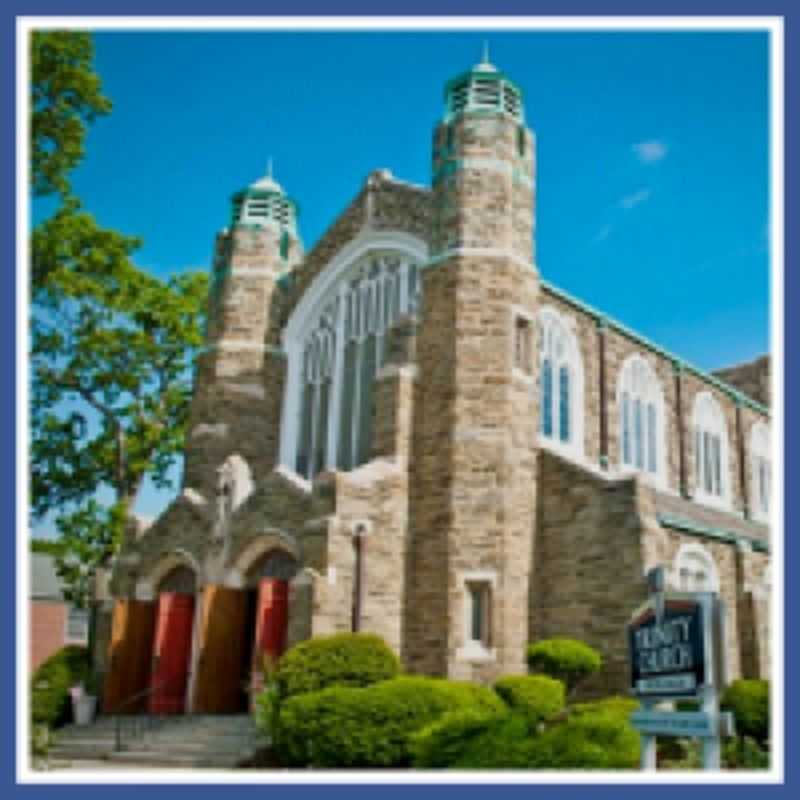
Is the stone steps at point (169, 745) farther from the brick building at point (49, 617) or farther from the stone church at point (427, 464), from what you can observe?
the brick building at point (49, 617)

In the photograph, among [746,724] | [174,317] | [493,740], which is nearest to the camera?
[493,740]

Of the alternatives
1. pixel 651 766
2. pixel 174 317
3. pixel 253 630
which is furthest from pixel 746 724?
pixel 174 317

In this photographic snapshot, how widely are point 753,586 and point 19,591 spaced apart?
49.2ft

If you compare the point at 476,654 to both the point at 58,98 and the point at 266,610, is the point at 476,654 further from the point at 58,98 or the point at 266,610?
the point at 58,98

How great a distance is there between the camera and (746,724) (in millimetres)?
14062

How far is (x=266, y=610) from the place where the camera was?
1684 centimetres

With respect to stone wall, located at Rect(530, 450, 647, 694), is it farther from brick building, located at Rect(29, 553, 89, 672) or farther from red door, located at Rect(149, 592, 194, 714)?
brick building, located at Rect(29, 553, 89, 672)

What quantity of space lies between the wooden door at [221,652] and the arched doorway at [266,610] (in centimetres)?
24

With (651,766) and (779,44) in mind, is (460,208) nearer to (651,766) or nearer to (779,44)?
(779,44)

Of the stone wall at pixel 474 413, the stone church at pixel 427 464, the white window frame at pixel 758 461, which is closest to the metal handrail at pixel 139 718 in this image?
the stone church at pixel 427 464

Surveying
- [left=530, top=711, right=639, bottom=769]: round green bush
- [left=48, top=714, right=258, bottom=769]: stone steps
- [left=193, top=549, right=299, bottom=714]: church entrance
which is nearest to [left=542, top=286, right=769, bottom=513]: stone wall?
[left=193, top=549, right=299, bottom=714]: church entrance

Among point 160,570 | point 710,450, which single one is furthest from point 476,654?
point 710,450

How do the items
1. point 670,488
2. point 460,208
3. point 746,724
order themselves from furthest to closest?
point 670,488 < point 460,208 < point 746,724

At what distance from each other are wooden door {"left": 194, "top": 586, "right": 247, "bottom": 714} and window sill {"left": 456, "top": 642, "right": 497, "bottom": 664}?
191 inches
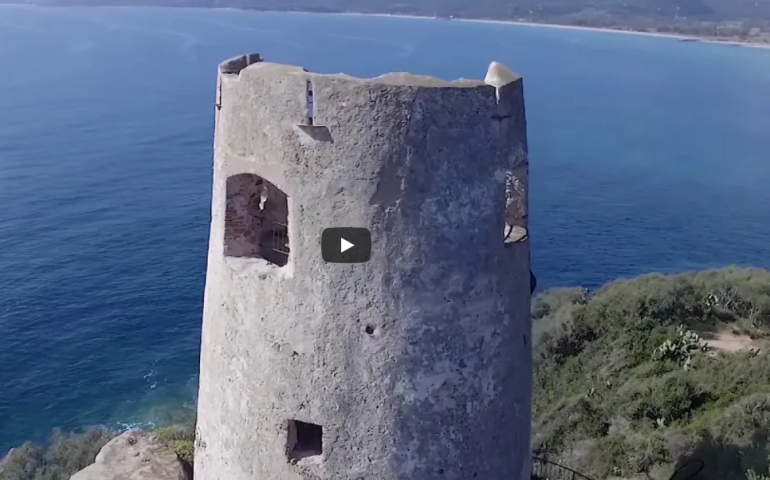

============================================================

What is asked
Reproduce the entries above verbatim, omitting the pictures.

Problem solution
Is the stone steps at point (169, 745) farther from the brick building at point (49, 617) or farther from the stone church at point (427, 464), from what you can observe?
the brick building at point (49, 617)

In the photograph, among [746,724] | [174,317] | [493,740], which is nearest to the camera?
[493,740]

Of the alternatives
1. pixel 651 766
2. pixel 174 317
3. pixel 253 630
which is furthest from pixel 746 724?
pixel 174 317

In this photographic snapshot, how widely are point 753,586 and point 19,591 spaced apart?
49.2ft

If you compare the point at 476,654 to both the point at 58,98 and the point at 266,610, is the point at 476,654 further from the point at 58,98 or the point at 266,610?
the point at 58,98

How great a distance is there between the camera and (746,724) (in millimetres)?
14062

How far is (x=266, y=610) from the place where the camera was?
1684 centimetres

With respect to stone wall, located at Rect(530, 450, 647, 694), is it farther from brick building, located at Rect(29, 553, 89, 672) or farther from red door, located at Rect(149, 592, 194, 714)?
brick building, located at Rect(29, 553, 89, 672)

What quantity of space lies between the wooden door at [221,652] and the arched doorway at [266,610] (in centimetres)?
24

With (651,766) and (779,44) in mind, is (460,208) nearer to (651,766) or nearer to (779,44)?
(779,44)

Of the stone wall at pixel 474 413, the stone church at pixel 427 464, the white window frame at pixel 758 461, which is closest to the metal handrail at pixel 139 718 in this image?
the stone church at pixel 427 464

Surveying
- [left=530, top=711, right=639, bottom=769]: round green bush
- [left=48, top=714, right=258, bottom=769]: stone steps
- [left=193, top=549, right=299, bottom=714]: church entrance
which is nearest to [left=542, top=286, right=769, bottom=513]: stone wall?
[left=193, top=549, right=299, bottom=714]: church entrance

Among point 160,570 | point 710,450, which single one is furthest from point 476,654?
point 710,450

How do the items
1. point 670,488
2. point 460,208
3. point 746,724
order themselves from furthest to closest?
point 670,488 < point 460,208 < point 746,724

At what distance from each other are wooden door {"left": 194, "top": 586, "right": 247, "bottom": 714} and window sill {"left": 456, "top": 642, "right": 497, "bottom": 664}?
191 inches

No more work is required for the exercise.